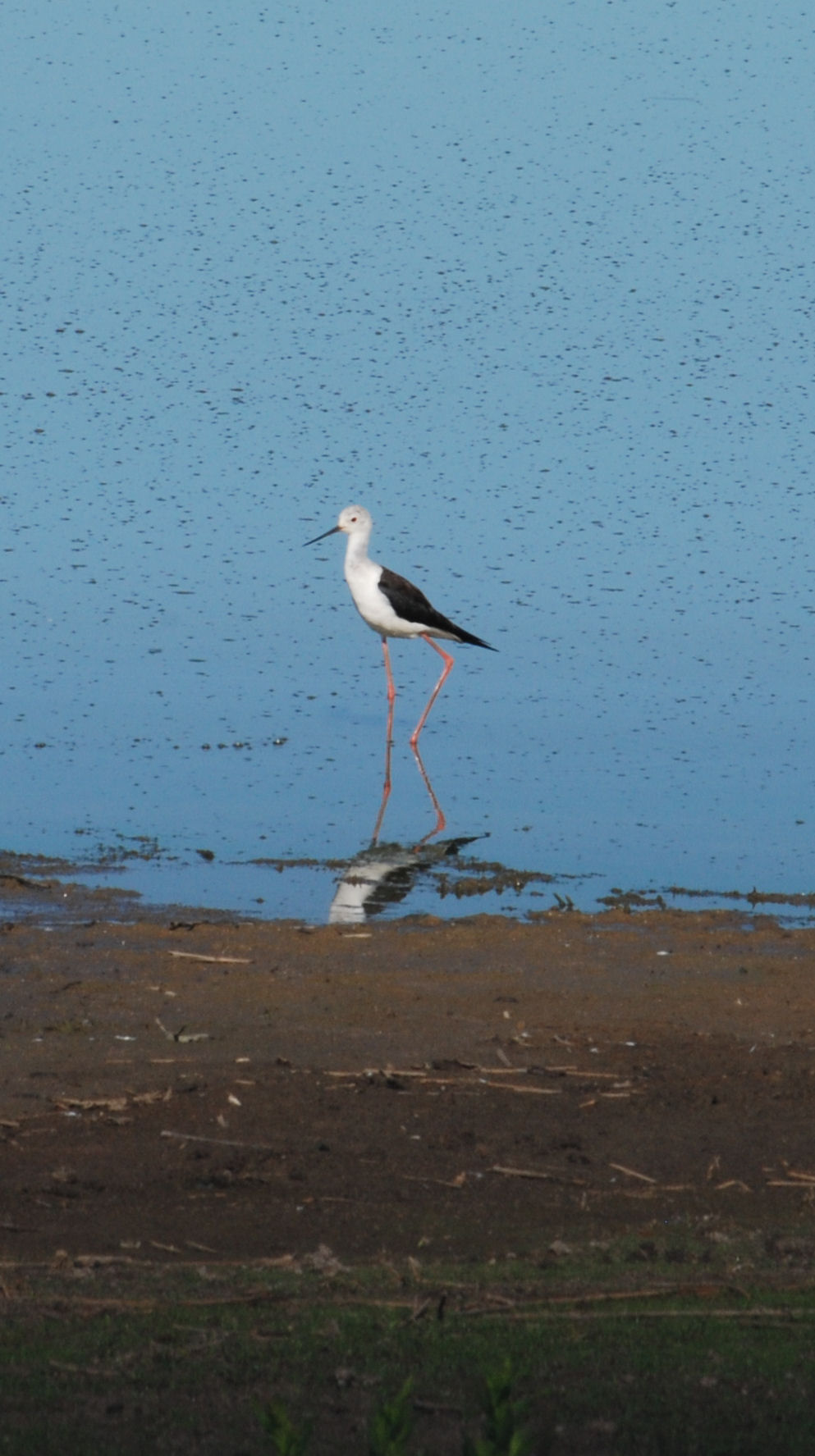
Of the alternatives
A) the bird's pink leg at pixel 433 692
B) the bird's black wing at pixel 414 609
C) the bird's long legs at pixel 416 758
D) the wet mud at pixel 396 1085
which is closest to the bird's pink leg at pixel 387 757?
the bird's long legs at pixel 416 758

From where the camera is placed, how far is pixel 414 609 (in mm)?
17109

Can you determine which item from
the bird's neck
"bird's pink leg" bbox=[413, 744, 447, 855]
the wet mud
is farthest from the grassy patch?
the bird's neck

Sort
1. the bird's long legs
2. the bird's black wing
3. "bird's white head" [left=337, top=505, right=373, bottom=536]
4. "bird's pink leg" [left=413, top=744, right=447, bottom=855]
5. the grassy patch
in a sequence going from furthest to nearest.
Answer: "bird's white head" [left=337, top=505, right=373, bottom=536] → the bird's black wing → the bird's long legs → "bird's pink leg" [left=413, top=744, right=447, bottom=855] → the grassy patch

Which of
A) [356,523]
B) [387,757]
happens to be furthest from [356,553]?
[387,757]

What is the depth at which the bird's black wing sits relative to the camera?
17125 mm

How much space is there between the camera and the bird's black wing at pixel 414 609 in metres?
17.1

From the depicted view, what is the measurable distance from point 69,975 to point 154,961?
44cm

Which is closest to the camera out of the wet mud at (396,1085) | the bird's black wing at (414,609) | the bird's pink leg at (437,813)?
the wet mud at (396,1085)

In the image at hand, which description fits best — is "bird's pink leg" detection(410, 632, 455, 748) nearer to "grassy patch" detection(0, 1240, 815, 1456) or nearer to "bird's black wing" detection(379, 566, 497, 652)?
"bird's black wing" detection(379, 566, 497, 652)

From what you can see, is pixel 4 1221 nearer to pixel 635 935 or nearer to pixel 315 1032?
pixel 315 1032

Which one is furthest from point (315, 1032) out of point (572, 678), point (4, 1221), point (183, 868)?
point (572, 678)

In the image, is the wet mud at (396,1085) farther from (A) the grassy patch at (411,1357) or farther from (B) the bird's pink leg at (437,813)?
(B) the bird's pink leg at (437,813)

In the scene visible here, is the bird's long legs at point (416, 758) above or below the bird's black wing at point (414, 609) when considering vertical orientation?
below

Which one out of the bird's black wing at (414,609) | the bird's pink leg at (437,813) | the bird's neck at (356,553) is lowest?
the bird's pink leg at (437,813)
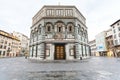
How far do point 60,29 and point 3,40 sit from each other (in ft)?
137

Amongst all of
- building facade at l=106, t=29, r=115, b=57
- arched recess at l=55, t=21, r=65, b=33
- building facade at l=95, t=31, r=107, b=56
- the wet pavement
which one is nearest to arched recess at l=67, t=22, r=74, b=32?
arched recess at l=55, t=21, r=65, b=33

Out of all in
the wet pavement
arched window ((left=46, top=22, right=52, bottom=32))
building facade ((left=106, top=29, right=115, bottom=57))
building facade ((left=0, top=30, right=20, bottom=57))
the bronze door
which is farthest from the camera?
building facade ((left=106, top=29, right=115, bottom=57))

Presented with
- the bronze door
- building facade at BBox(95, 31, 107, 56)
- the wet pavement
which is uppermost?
building facade at BBox(95, 31, 107, 56)

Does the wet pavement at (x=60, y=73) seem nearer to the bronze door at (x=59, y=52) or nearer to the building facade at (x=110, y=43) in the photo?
the bronze door at (x=59, y=52)

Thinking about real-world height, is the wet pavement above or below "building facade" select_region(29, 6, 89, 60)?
below

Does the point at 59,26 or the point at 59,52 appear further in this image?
the point at 59,26

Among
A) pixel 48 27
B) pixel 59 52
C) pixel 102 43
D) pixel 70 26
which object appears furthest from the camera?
pixel 102 43

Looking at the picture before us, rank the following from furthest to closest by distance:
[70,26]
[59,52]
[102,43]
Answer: [102,43] → [70,26] → [59,52]

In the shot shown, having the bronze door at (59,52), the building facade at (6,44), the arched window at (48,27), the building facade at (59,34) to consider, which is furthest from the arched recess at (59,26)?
the building facade at (6,44)

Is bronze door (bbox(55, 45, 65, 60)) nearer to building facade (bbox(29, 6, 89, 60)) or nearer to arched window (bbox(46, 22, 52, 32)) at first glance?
building facade (bbox(29, 6, 89, 60))

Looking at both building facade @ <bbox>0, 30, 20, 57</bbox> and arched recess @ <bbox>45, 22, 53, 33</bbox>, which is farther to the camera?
building facade @ <bbox>0, 30, 20, 57</bbox>

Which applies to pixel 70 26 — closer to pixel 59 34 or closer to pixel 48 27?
pixel 59 34

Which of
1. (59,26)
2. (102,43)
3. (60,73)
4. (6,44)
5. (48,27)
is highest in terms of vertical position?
(59,26)

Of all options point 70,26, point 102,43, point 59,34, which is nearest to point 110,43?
point 102,43
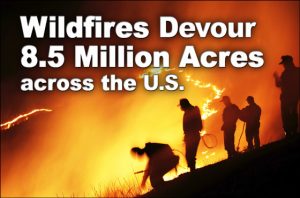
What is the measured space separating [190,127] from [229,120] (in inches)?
93.5

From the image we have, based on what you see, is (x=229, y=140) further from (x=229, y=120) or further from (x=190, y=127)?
(x=190, y=127)

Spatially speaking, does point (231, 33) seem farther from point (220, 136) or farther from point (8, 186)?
point (8, 186)

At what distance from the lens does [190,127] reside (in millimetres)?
21047

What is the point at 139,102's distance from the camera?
78625 mm

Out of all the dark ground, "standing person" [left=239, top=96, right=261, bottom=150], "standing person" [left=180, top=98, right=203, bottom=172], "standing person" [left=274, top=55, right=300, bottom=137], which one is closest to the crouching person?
the dark ground

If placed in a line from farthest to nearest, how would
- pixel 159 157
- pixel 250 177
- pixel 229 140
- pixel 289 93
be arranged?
pixel 229 140 → pixel 289 93 → pixel 159 157 → pixel 250 177

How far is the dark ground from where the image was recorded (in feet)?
51.8

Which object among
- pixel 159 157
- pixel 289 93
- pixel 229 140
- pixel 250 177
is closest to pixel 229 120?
pixel 229 140

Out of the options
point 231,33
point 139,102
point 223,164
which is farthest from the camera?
point 139,102

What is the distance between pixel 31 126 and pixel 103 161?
1650 cm

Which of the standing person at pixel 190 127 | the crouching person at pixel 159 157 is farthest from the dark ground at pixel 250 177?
the standing person at pixel 190 127

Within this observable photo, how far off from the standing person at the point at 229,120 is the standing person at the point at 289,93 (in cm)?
217

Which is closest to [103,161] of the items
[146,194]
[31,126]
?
[31,126]

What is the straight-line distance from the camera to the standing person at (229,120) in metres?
23.0
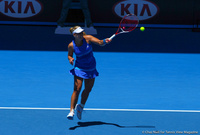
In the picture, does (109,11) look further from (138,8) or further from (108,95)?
(108,95)

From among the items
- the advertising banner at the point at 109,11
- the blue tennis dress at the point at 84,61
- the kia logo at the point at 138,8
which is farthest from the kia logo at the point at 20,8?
the blue tennis dress at the point at 84,61

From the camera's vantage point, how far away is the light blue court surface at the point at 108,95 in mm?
7273

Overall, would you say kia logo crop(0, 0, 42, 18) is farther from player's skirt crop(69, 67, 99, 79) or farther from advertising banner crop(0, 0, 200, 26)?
player's skirt crop(69, 67, 99, 79)

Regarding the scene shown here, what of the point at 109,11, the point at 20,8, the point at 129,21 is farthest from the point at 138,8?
the point at 20,8

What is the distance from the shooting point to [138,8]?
20.8 meters

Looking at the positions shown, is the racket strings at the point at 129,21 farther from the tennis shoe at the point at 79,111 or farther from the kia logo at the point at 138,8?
the tennis shoe at the point at 79,111

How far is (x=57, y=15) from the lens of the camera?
21.3 meters

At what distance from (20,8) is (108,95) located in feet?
40.4

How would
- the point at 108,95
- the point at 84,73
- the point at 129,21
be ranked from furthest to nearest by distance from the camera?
1. the point at 129,21
2. the point at 108,95
3. the point at 84,73

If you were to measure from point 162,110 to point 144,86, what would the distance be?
209 centimetres

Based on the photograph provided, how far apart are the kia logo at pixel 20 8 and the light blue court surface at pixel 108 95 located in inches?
→ 264

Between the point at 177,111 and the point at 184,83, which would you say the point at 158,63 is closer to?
the point at 184,83

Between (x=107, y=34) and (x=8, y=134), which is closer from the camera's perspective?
(x=8, y=134)

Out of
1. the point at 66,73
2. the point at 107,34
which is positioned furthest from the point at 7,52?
the point at 107,34
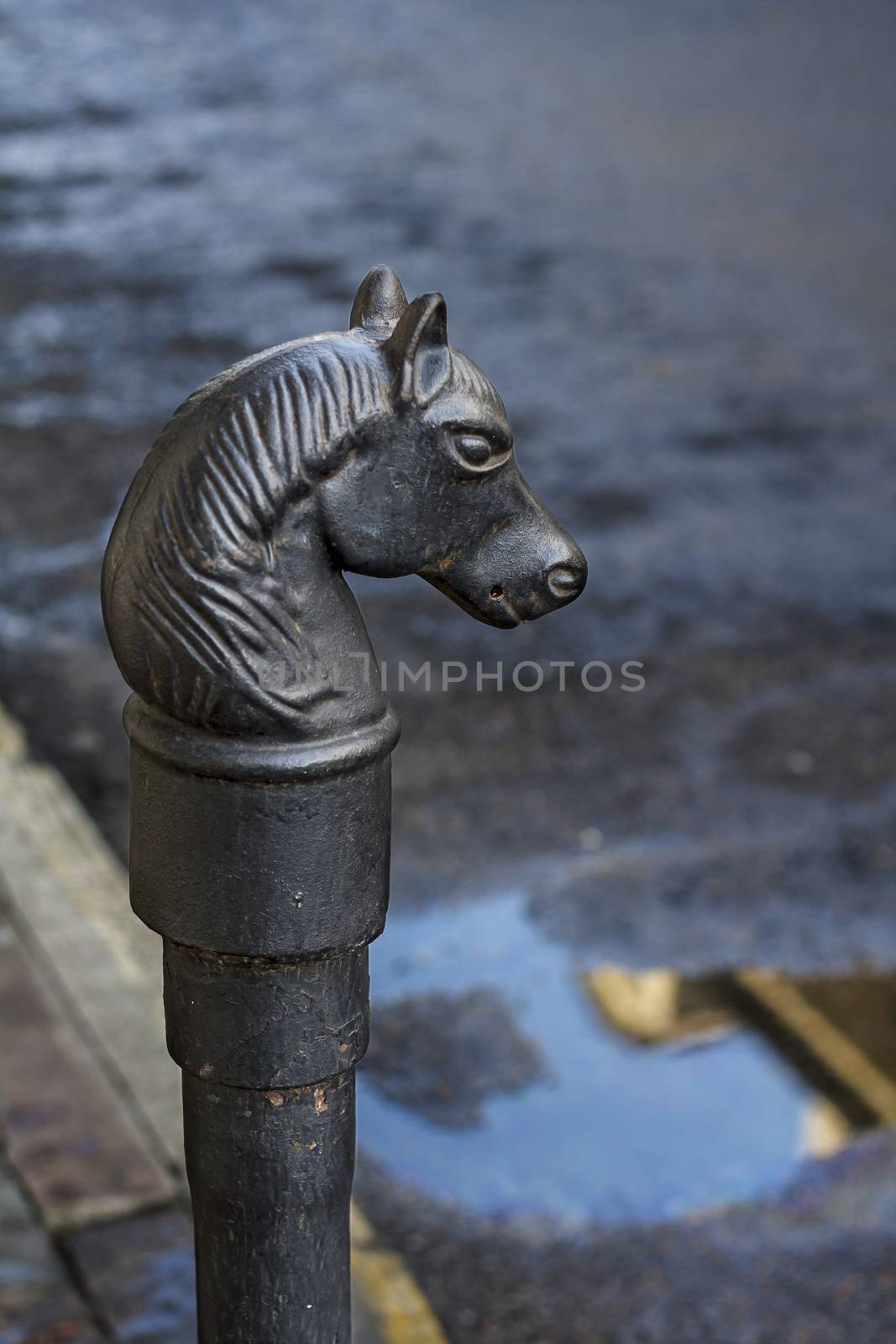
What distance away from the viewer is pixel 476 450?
1.59 meters

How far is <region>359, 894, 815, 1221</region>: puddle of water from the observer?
343 centimetres

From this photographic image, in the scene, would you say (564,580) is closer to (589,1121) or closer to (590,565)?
(589,1121)

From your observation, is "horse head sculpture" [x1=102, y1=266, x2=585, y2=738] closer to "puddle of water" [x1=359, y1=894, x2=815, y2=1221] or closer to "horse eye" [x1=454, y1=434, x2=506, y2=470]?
"horse eye" [x1=454, y1=434, x2=506, y2=470]

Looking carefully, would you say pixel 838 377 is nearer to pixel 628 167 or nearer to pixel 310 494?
pixel 628 167

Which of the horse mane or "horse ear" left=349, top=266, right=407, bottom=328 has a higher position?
"horse ear" left=349, top=266, right=407, bottom=328

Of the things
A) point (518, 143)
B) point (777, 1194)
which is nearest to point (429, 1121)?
point (777, 1194)

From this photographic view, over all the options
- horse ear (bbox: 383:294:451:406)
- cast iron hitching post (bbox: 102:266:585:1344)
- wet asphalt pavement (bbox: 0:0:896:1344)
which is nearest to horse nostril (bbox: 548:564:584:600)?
cast iron hitching post (bbox: 102:266:585:1344)

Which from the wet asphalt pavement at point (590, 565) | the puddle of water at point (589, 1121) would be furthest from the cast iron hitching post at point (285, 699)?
the puddle of water at point (589, 1121)

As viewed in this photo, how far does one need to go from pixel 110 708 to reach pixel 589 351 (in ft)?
13.4

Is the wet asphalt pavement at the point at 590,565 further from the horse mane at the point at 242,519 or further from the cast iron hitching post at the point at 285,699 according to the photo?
the horse mane at the point at 242,519

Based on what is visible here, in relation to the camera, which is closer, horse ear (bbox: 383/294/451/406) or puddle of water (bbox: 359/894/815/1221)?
horse ear (bbox: 383/294/451/406)

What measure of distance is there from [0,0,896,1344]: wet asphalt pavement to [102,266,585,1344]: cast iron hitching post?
147 cm

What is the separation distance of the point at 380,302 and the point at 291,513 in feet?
0.87

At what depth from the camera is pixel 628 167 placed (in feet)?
38.1
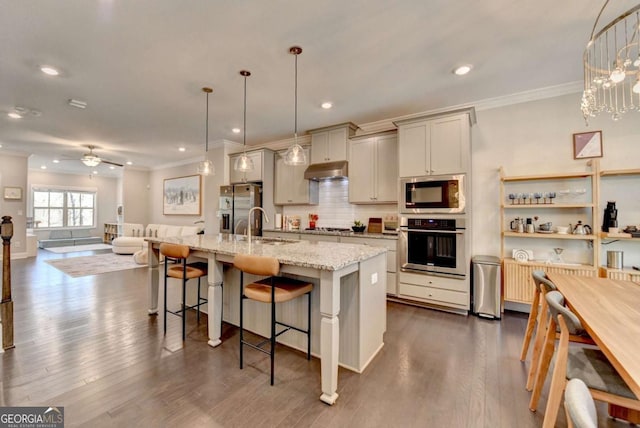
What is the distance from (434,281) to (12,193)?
9866 millimetres

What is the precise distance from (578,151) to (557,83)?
2.73ft

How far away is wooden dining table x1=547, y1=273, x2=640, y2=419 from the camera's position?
1025mm

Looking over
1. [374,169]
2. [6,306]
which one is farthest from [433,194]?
[6,306]

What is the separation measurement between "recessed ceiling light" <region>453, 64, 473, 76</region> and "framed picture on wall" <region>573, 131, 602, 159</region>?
160 cm

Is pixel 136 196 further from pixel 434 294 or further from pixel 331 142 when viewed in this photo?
pixel 434 294

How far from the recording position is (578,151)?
10.5ft

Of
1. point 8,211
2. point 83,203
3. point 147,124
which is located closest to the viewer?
point 147,124

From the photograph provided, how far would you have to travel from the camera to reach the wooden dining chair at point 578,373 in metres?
1.27

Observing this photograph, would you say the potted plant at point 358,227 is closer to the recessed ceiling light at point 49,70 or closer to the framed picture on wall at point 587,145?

§ **Your instructions**:
Report every line in the records above that contains the word "skirt", copying each such line in full.

§ **Solution below**:
Overall, would you say kia logo crop(0, 0, 42, 18) is farther from player's skirt crop(69, 67, 99, 79) or farther from advertising banner crop(0, 0, 200, 26)?
player's skirt crop(69, 67, 99, 79)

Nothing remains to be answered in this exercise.